Thinking and Not Thinking and "Everything" -

I have a tendency toward obsessiveness.  One way that it manifests itself is through sheer thought patterns that, while ceaseless, remain relatively incomplete, and yet, sort of compound away in my aching brain so that I'm on the borderline of  real and honest anxiety.  I don't know where the desires to think about things come from, or how they get into my brain, or what those things are.   Sort of like surfing the internet.  You don't know why you're reading out the new trendy raw chocolate pomegranate enemas the hipsters in williamsburg swear by, but you are--and you must.

Except that you don't.  I don't.  Part of getting sober has been the slow realization that even though I might "get" a lot of references at times, in certain company, I cannot, and will never be able to, know all references.  I cannot avoid saying "no, I never heard of that, what/who is it?"  Stunning, right?  Because at the same time, I feel a pang of shame creep up every time I have to ask it, like I should already know, especially if someone is already talking about it to me, as if we already shared some experience.-- When what's really going on is that a lot of people cherish a sort of cryptic talk that's highly specialized for certain things.  One of those things, of course, is group cohesion, and another, naturally, is to test someone's ability to decipher something and spit back the correct response.  In other words, it matters whether we can respond appropriately, and at the same time, if given enough exposure to enough people, and enough information, we won't be able to pin down all the language games that percolate up through the air and into our ears without systemitizing it somehow, in our own language, and with our own thoughts . . .

Thoughts and language that is, while self-reflexive, should also be objective enough to be responded to entertain conversation.  Which is just what other people are probably doing around me, when my previously slightly paranoid self would second guess meaning and fracture my own identity over the need to get something or not get something, whether intellectually, morally, or else wise.
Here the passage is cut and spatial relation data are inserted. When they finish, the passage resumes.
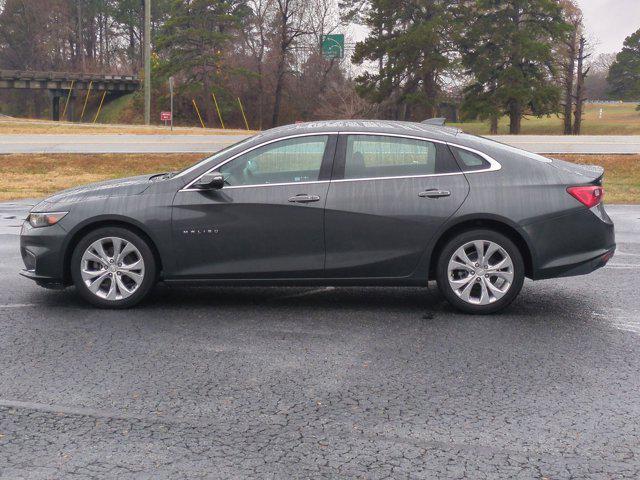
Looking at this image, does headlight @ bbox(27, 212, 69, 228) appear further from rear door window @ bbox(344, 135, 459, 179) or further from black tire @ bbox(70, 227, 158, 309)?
rear door window @ bbox(344, 135, 459, 179)

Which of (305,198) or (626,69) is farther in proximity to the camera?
(626,69)

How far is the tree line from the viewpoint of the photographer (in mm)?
56812

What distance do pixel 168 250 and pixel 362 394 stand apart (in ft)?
8.46

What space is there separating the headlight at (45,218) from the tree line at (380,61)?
5034cm

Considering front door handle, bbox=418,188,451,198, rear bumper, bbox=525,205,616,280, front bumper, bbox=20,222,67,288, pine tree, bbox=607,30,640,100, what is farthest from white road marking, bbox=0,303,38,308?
pine tree, bbox=607,30,640,100

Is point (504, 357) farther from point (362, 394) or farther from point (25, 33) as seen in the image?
point (25, 33)

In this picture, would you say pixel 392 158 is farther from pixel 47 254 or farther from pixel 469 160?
Result: pixel 47 254

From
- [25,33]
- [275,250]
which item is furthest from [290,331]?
[25,33]

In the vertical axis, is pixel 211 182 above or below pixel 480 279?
above

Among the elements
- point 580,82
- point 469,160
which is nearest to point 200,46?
point 580,82

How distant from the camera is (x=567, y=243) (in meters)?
6.68

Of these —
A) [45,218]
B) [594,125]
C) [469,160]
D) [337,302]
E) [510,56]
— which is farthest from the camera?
[594,125]

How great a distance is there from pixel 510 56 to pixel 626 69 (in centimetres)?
5101

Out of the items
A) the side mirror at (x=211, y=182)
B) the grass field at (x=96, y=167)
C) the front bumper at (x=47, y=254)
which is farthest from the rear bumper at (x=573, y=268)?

Now, there's a tremendous tendency to shirk all convention, and to "stop" thinking.  To stop with all of the slipperiness of language, and just exist--to put one's hand up at the spigot and turn the damn thing off.  All that water.   All those thoughts.  All the stuff that is simultaneously going on and that I have to stay current on.... kind of frenetic and high paced when you get right down to it... and even while I was imbibing on alcohol I was filtering through those thoughts, I was also spewing them out.  Even when I was overwhelmed I naturally turned around and relished in the fact that I could open my own mouth and overwhelm other people.  Why?  Part of it at least has to be that we learn through experience, sure.  But the meat of the dish, I think, is that we need to put through what we feel like we're going through, to do a miniature recreation, and see how they respond, with what substance they conjure meaning, and that we do it in a less than conscious state.

To state this all in a different way: our first reaction to something new is to bring it back to those we have previous relationships with and show them, somehow, whether through a summary, or through an emotional interchange, and see how it is they deal with it--whether it is fair or not. 


There is a lot going on out there, anyway, and no matter how many distillers of information there are, we cannot digest it all, even if mostly edited out.  We like to have stories to hang our hats on, and we will invent them, backward in time, for comfort in the face of oncoming stimuli, and for the sake of staying sane.  That doesn't mean, I think, that the patterns we recognize are untrue, just that they are not more predominate than other multitudinous patterns that we de-emphasize when we notice the one; that's nothing to worry about, per se, because the idea is that we cannot see all of it at once.  We cannot simply put our mouth on the spigot and turn open a lake.  We need to swim about and be free and forget at times.  And other times we need to immerse ourselves in the gory details, especially when they are overwhelming.  I'm not sure which times are which.  Some people are really good at all the details all the time.  Others are good at all big picture stuff all the time too.